A grande questão é a respeito do conflito de competência da julgar e processar tais assuntos. A decisão do STF fora estritamente de cunho técnico, mesmo que isto possa refletir em algum aspecto político. Em verdade a Suprema Corte entendeu que o caso investigado não tinha ligação com o “petróleo”, portanto deveria observar s regras de competências processuais existente nas leis em vigor.

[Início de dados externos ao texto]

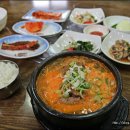 통뼈연가 이미지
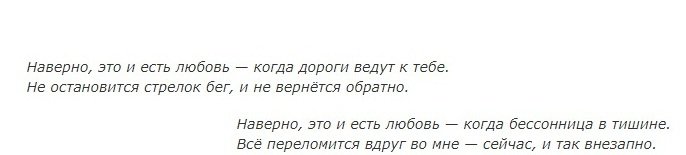 Навсегда — Куклы Phicen (TBLeague/Фицен): бесшовные тела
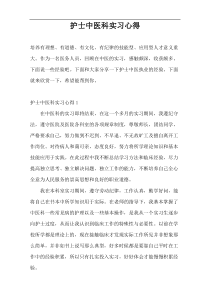 护士中医科实习心得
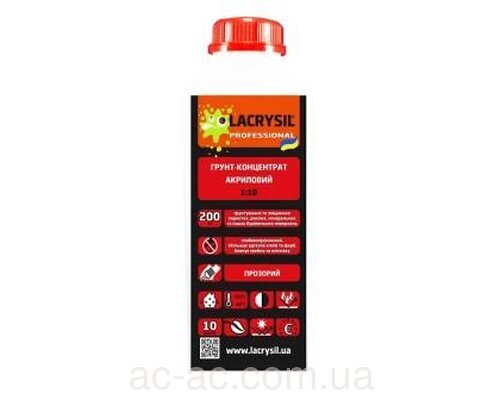 Грунтовка глубокопроникающая Lacrysil 1:10 акриловая 2 л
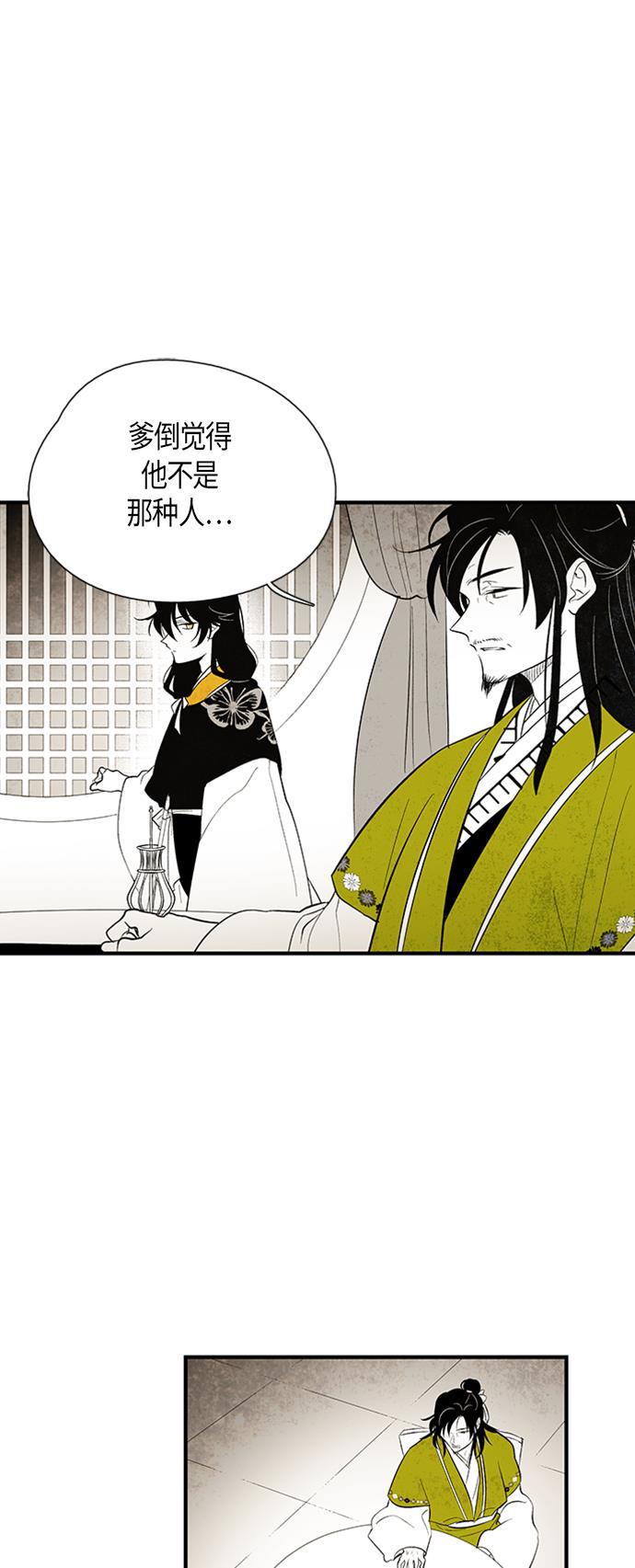 皮皮漫画观看全集免费韩漫全集-第25话无删减无遮挡章节图片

Embora, seja compreensível o receio da sociedade brasileira com este desmembramento não podemos nos esquecer de que o juiz Sérgio Moro não está só nesta batalha. A Justiça Federal possui tantos outros competentes juízes que já manifestaram apoio e solidariedade ao magistrado Sérgio Moro. A Associação dos Juízes Federais do Brasil (Ajufe) já se manifestou em apoio ao juiz Sérgio Moro, e está atenta às tentativas de manobras políticas a fim enfraquecer os trabalhos realizados junto à Polícia Federal e ao Ministério Público.
Termino esta reflexão com a seguinte nota da Ajufe:
“A Operação Lava Jato coroa um lento e gradual processo de amadurecimento das instituições republicanas brasileiras, que não se colocam em posição subalterna em relação aos interesses econômicos. A Justiça Federal realiza um trabalho imparcial e exemplar, sem dar tratamento privilegiado a réus que dispõem dos recursos necessários para contratar os advogados mais renomados do País. Essa ausência de benesses resulta em um cenário incomum: empreiteiros, políticos e dirigentes partidários sendo presos”.